*GIVEN PROBLEM*: Please rewrite the entries below with every "viewer" swapped for "observer" and nothing else altered. Leave the pictures out.

(Questions about pictured scenes)
········

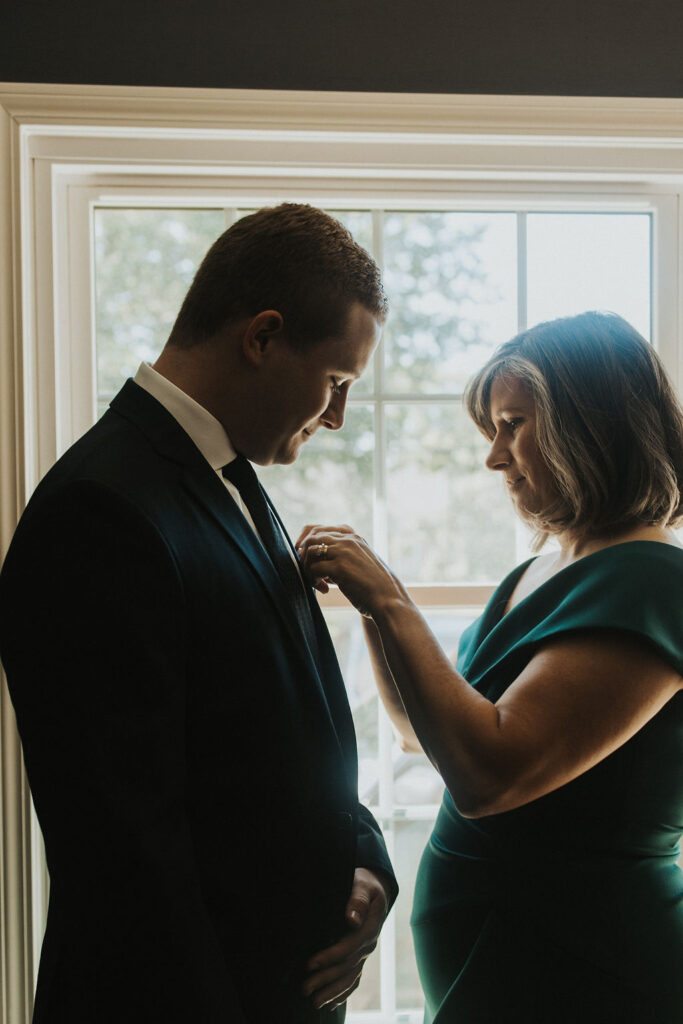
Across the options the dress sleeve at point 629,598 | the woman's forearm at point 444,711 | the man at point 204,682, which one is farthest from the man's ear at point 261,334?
the dress sleeve at point 629,598

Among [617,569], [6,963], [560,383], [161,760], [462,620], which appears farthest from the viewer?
[462,620]

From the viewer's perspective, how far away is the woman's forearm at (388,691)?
4.77 feet

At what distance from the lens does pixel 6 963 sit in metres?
1.59

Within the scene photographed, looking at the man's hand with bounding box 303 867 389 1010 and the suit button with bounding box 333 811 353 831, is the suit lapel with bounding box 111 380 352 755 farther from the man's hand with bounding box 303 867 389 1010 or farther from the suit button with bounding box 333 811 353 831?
the man's hand with bounding box 303 867 389 1010

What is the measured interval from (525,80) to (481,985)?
1759 mm

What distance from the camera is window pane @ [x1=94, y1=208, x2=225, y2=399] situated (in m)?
1.77

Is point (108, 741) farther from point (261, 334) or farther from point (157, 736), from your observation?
point (261, 334)

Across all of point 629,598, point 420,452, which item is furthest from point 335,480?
point 629,598

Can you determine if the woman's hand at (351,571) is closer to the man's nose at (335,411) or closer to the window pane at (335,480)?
the man's nose at (335,411)

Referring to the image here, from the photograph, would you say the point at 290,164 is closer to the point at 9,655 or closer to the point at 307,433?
the point at 307,433

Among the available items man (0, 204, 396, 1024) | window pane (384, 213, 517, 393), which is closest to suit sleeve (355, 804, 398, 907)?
man (0, 204, 396, 1024)

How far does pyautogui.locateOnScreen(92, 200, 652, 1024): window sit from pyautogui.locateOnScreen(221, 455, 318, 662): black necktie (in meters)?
0.64

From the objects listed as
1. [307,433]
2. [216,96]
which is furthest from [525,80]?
[307,433]

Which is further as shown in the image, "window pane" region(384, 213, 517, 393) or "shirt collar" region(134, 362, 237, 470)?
"window pane" region(384, 213, 517, 393)
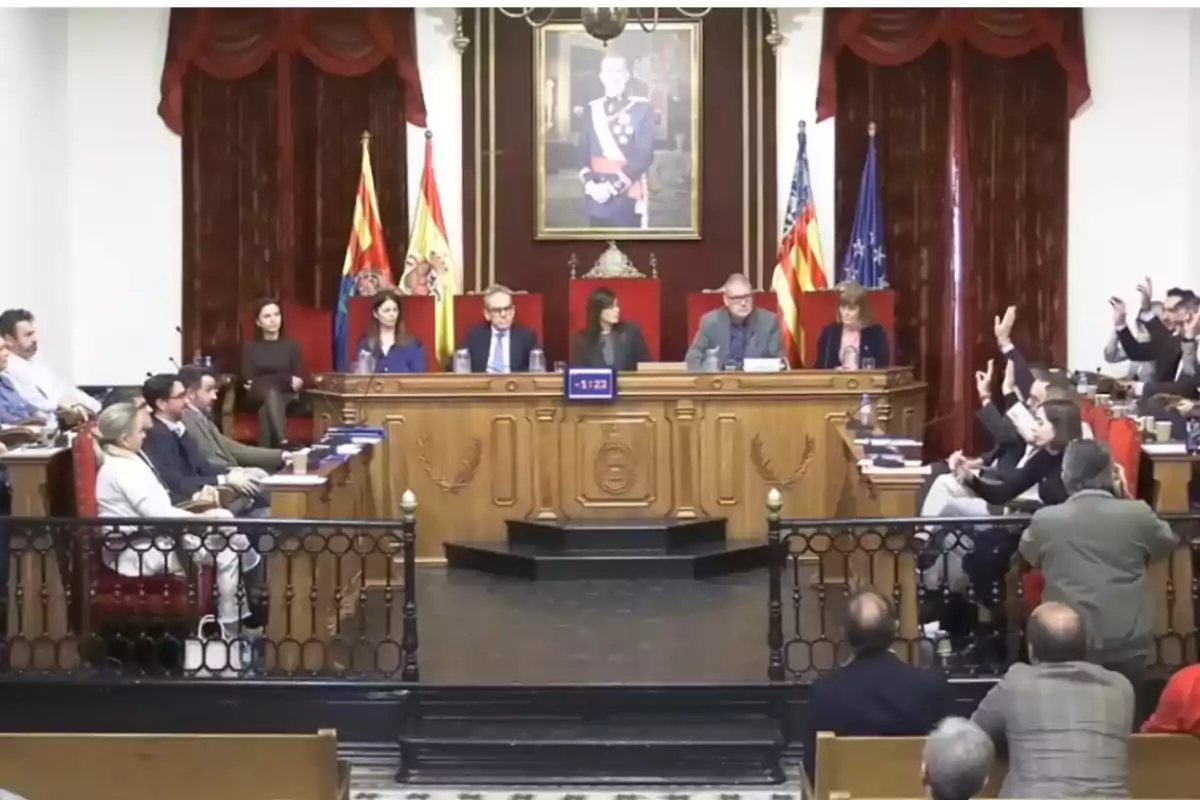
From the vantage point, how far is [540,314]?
1177 cm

········

*RESPONSE FOR THIS EXERCISE*:
Across the options the dress sleeve at point 629,598 | the woman's forearm at point 444,711 | the man at point 204,682, which one is farthest from the man's ear at point 261,334?
the dress sleeve at point 629,598

Among [617,569], [6,963], [560,383], [161,760], [462,620], which appears farthest from the observer?
[462,620]

From the observer's perspective, how far away is the woman's forearm at (388,691)?
4.77 feet

At what distance from the lens does pixel 6 963 sit in metres?
1.59

Within the scene photographed, looking at the man's hand with bounding box 303 867 389 1010 and the suit button with bounding box 333 811 353 831, is the suit lapel with bounding box 111 380 352 755 farther from the man's hand with bounding box 303 867 389 1010 or farther from the suit button with bounding box 333 811 353 831?
the man's hand with bounding box 303 867 389 1010

What is the measured interval from (525,80) to (481,985)?
1759 mm

What distance from the camera is window pane @ [x1=94, y1=208, x2=225, y2=399] situated (in m)?
1.77

Is point (108, 741) farther from point (261, 334) or farther from point (157, 736), from your observation?
point (261, 334)

Across all of point 629,598, point 420,452, which item is furthest from point 335,480?
point 629,598

Can you determine if the woman's hand at (351,571) is closer to the man's nose at (335,411) or closer to the window pane at (335,480)?
the man's nose at (335,411)

Referring to the image here, from the photograph, would you say the point at 290,164 is closer to the point at 9,655 or closer to the point at 307,433?
the point at 307,433

Among the available items man (0, 204, 396, 1024) | window pane (384, 213, 517, 393), which is closest to suit sleeve (355, 804, 398, 907)?
man (0, 204, 396, 1024)

How far does pyautogui.locateOnScreen(92, 200, 652, 1024): window sit from pyautogui.locateOnScreen(221, 455, 318, 662): black necktie (in meters)?
0.64

From the objects listed as
1. [307,433]
2. [216,96]
which is furthest from [525,80]?
[307,433]

Which is further as shown in the image, "window pane" region(384, 213, 517, 393) or "shirt collar" region(134, 362, 237, 470)?
"window pane" region(384, 213, 517, 393)
From the vantage point, how far is [540,314]?
1177 cm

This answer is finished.